__DESCRIPTION OF THE TASK__:
Leave out the pictures and repeat every record exactly.

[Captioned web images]
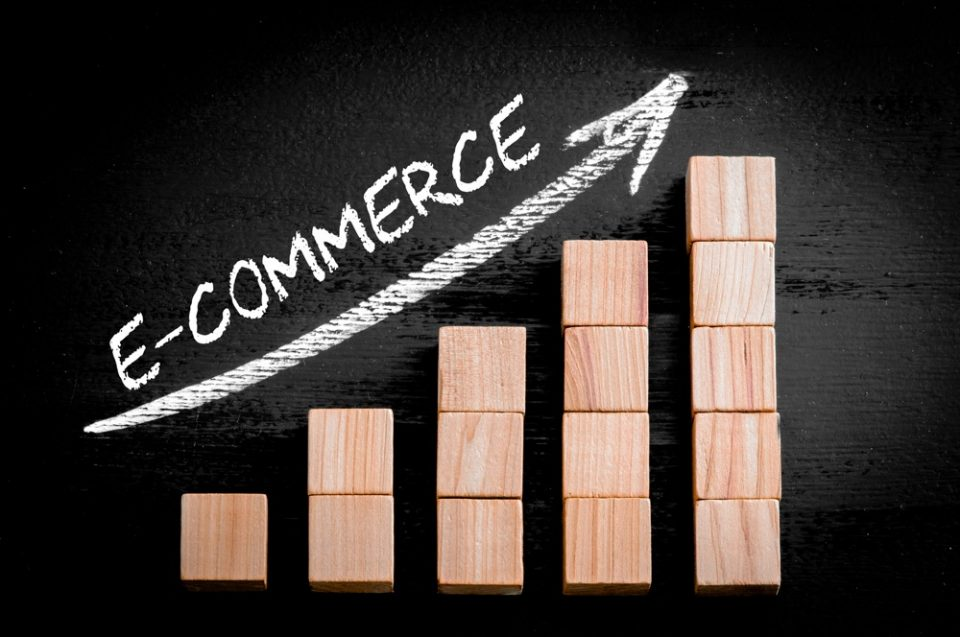 5 uppföljande efter-köp-e-postkampanjer för din webbutik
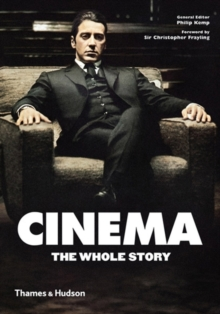 Cinema : The Whole Story, Paperback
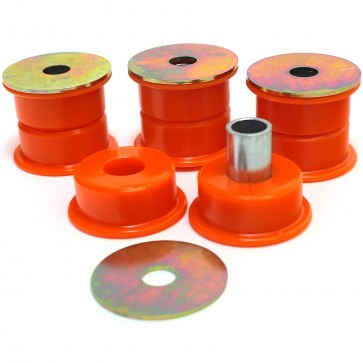 Nissan Subframe Poly Bushes - Nissan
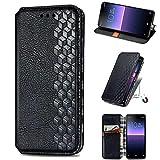 Para Nokia XR20 Funda de cuero premium Flip Folio a prueba de golpes cartera libro diseño teléfono Carcasas cierre magnético Kickstand protección completa cubierta para Nokia XR20 negro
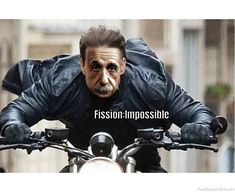 Fission:Impossible Face Swaps, Memes, Funny, Fictional Characters, Image, Animal Jokes, Fantasy Characters, Meme, Hilarious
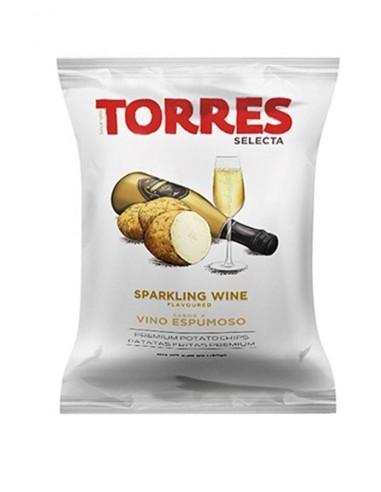 Torres Patatas Fritas Selecta Sabor a Vino Espumoso 50g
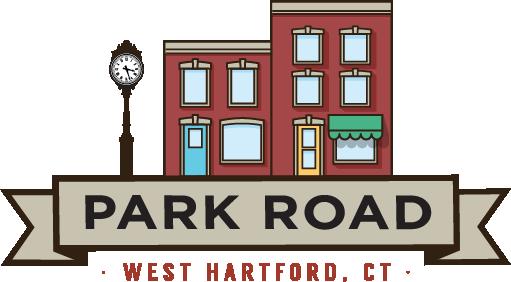 ParkRd-Logo.png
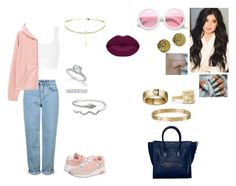 """sally going to the airport from Miami to Los Angeles."" by princesscece6 ❤ liked on Polyvore featuring Topshop, New Balance, CÉLINE, Chanel, ZeroUV, MANGO, David Yurman, Cartier, Tiffany & Co. and Winky Lux"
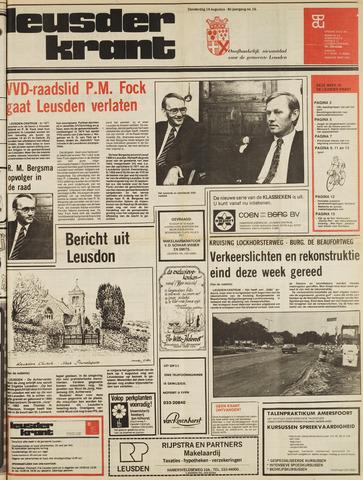 Leusder Krant 1976-08-19
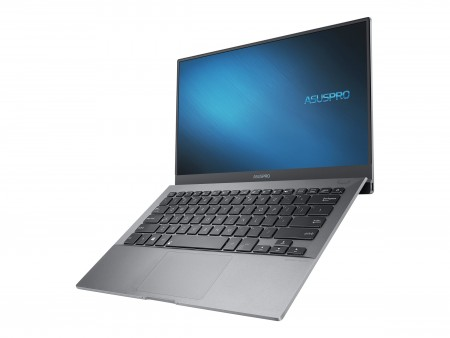 "ASUS B9450FA-BM0194R EDU 14,0""  Expertbook Windows 10 Pro"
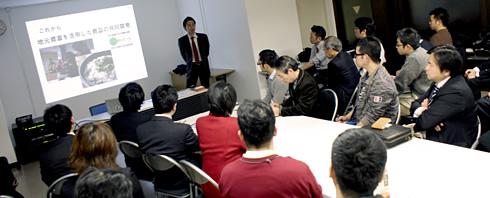 2011年2月交流会レポート      運営メンバー:西島_e0130743_1141264.jpg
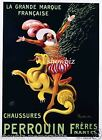 Chaussures Perrouin vintage retro poster, Rare! 4 sizes available, France 86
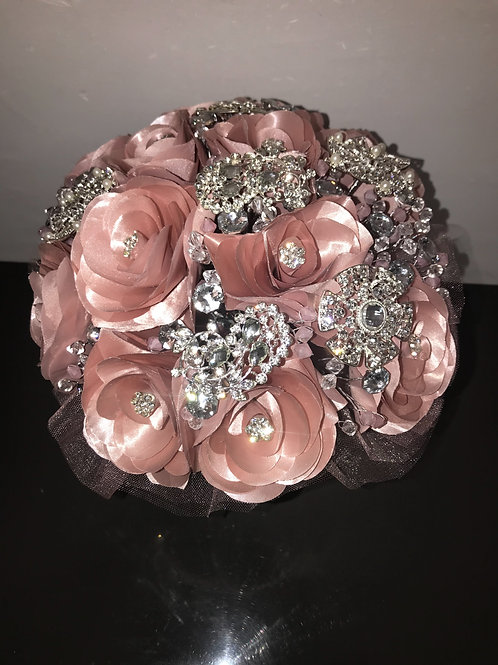 Dusty Rose (mauve) with Silver Bouquet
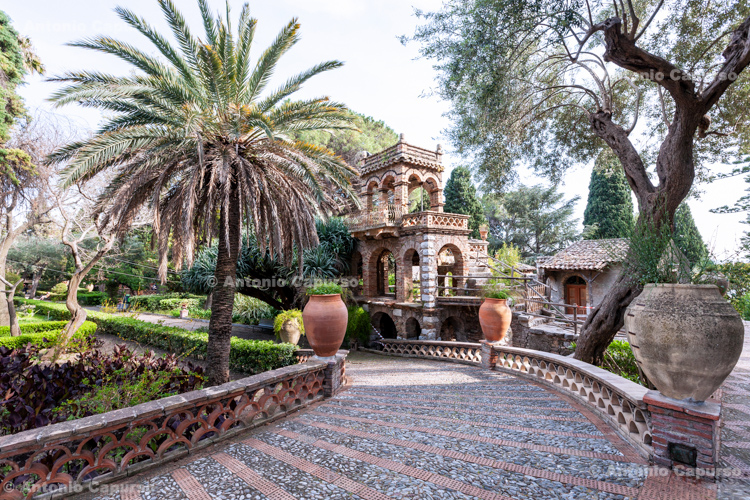 Giardini della Villa Comunale in Taormina, Sicily - Italy, 2017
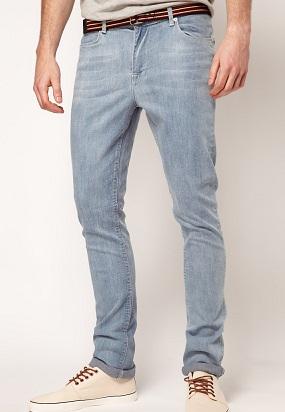 light-washed-blue-jeans9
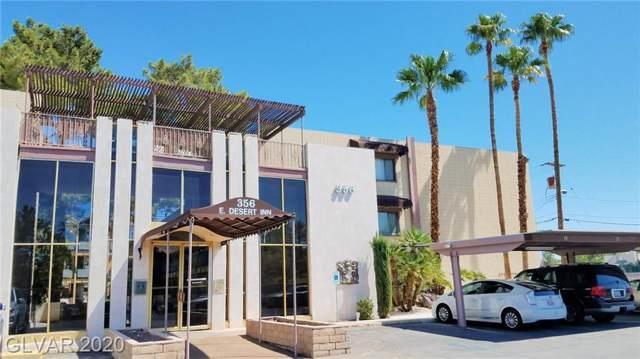 356 Desert Inn Road #224, Las Vegas, NV 89109 (MLS #2168200) :: The Shear Team
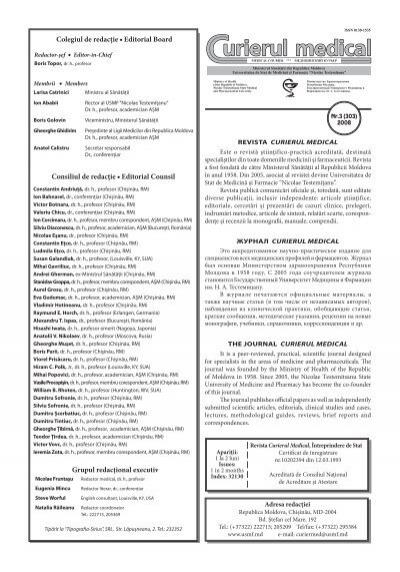 Spondiloza cervicală: diagnostic și tratament - Revista Galenus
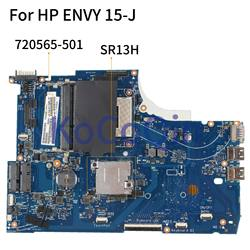 KoCoQin Laptop płyta główna do hp ENVY 15-J HM86 płyty głównej płyta główna 720565-001 720565-501 6050A2547701-MB-A02 SR17D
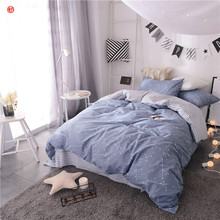 Home textile star bedding set 100%cotton letter flower printed king queen duvet cover bed sheet bed linen modern home bedding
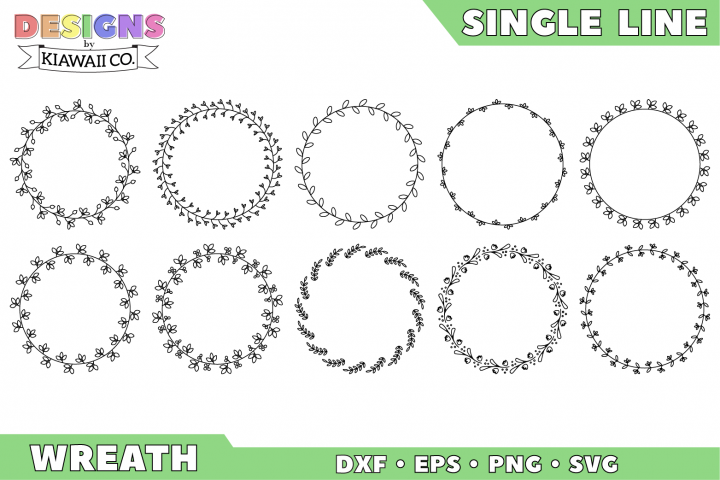 Single Line Wreath Set 1 - DXF, EPS, PNG, SVG
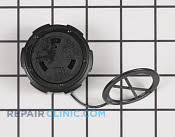 Gas Cap - Part # 1830441 Mfg Part # 753-04084
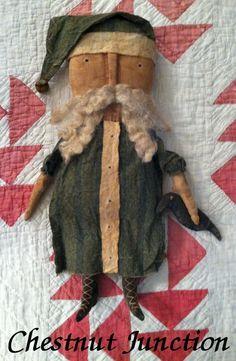 SANTA CLAUS...primitive christmas doll...crow by chestnutjunction, $18.99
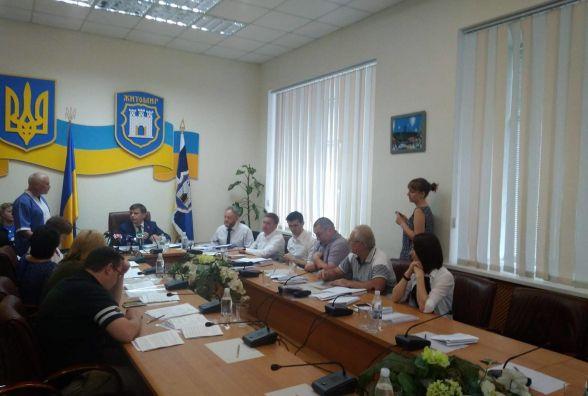 Мер Житомира запропонував головному архітектору міста піти у відставку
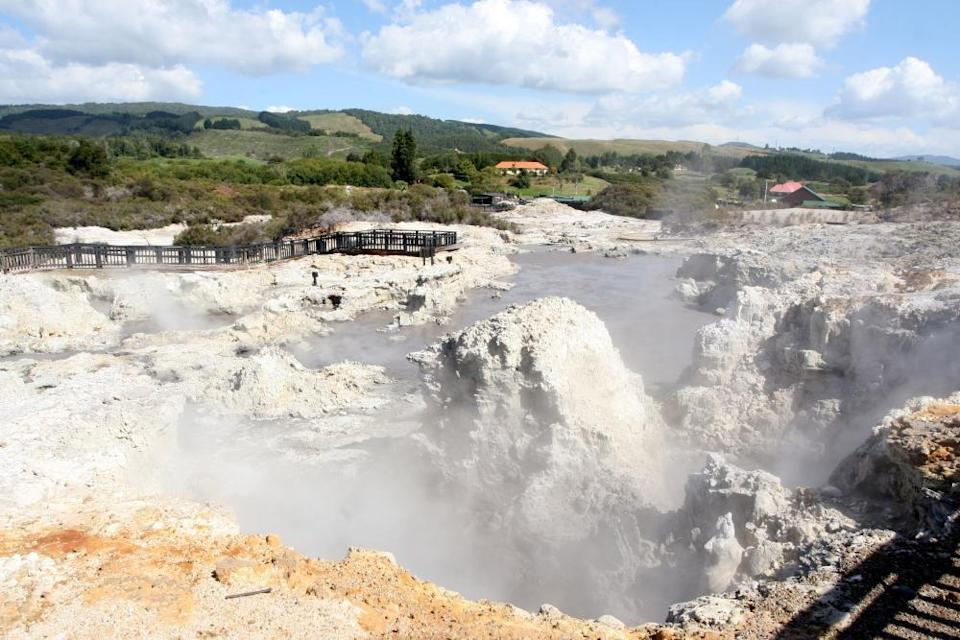 Hell's gate geothermal site located in Rotorua, New Zealand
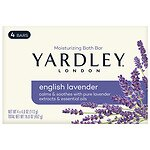 Yardley of London Moisturizing Bars, 4.25 oz, English lavender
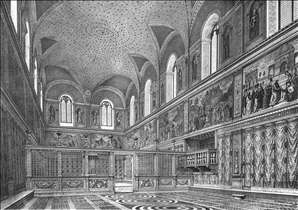 Reconstruction of the interior
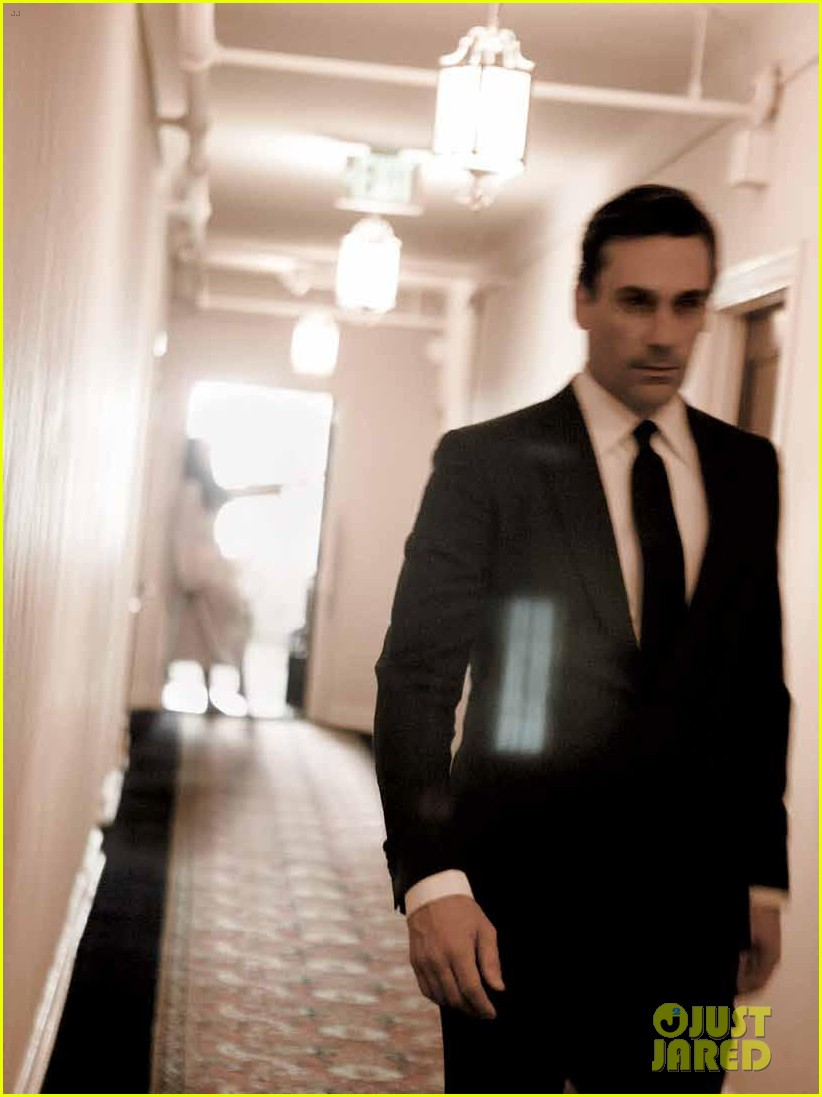 jon hamm c for men cover 052641597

__SOLUTION TO THE EXERCISE__:
 5 uppföljande efter-köp-e-postkampanjer för din webbutik
 Cinema : The Whole Story, Paperback
 Nissan Subframe Poly Bushes - Nissan
 Para Nokia XR20 Funda de cuero premium Flip Folio a prueba de golpes cartera libro diseño teléfono Carcasas cierre magnético Kickstand protección completa cubierta para Nokia XR20 negro
 Fission:Impossible Face Swaps, Memes, Funny, Fictional Characters, Image, Animal Jokes, Fantasy Characters, Meme, Hilarious
 Torres Patatas Fritas Selecta Sabor a Vino Espumoso 50g
 ParkRd-Logo.png
 """sally going to the airport from Miami to Los Angeles."" by princesscece6 ❤ liked on Polyvore featuring Topshop, New Balance, CÉLINE, Chanel, ZeroUV, MANGO, David Yurman, Cartier, Tiffany & Co. and Winky Lux"
 Leusder Krant 1976-08-19
 "ASUS B9450FA-BM0194R EDU 14,0""  Expertbook Windows 10 Pro"
 2011年2月交流会レポート      運営メンバー:西島_e0130743_1141264.jpg
 Chaussures Perrouin vintage retro poster, Rare! 4 sizes available, France 86
 Dusty Rose (mauve) with Silver Bouquet
 Giardini della Villa Comunale in Taormina, Sicily - Italy, 2017
 light-washed-blue-jeans9
 356 Desert Inn Road #224, Las Vegas, NV 89109 (MLS #2168200) :: The Shear Team
 Spondiloza cervicală: diagnostic și tratament - Revista Galenus
 KoCoQin Laptop płyta główna do hp ENVY 15-J HM86 płyty głównej płyta główna 720565-001 720565-501 6050A2547701-MB-A02 SR17D
 Home textile star bedding set 100%cotton letter flower printed king queen duvet cover bed sheet bed linen modern home bedding
 Single Line Wreath Set 1 - DXF, EPS, PNG, SVG
 Gas Cap - Part # 1830441 Mfg Part # 753-04084
 SANTA CLAUS...primitive christmas doll...crow by chestnutjunction, $18.99
 Мер Житомира запропонував головному архітектору міста піти у відставку
 Hell's gate geothermal site located in Rotorua, New Zealand
 Yardley of London Moisturizing Bars, 4.25 oz, English lavender
 Reconstruction of the interior
 jon hamm c for men cover 052641597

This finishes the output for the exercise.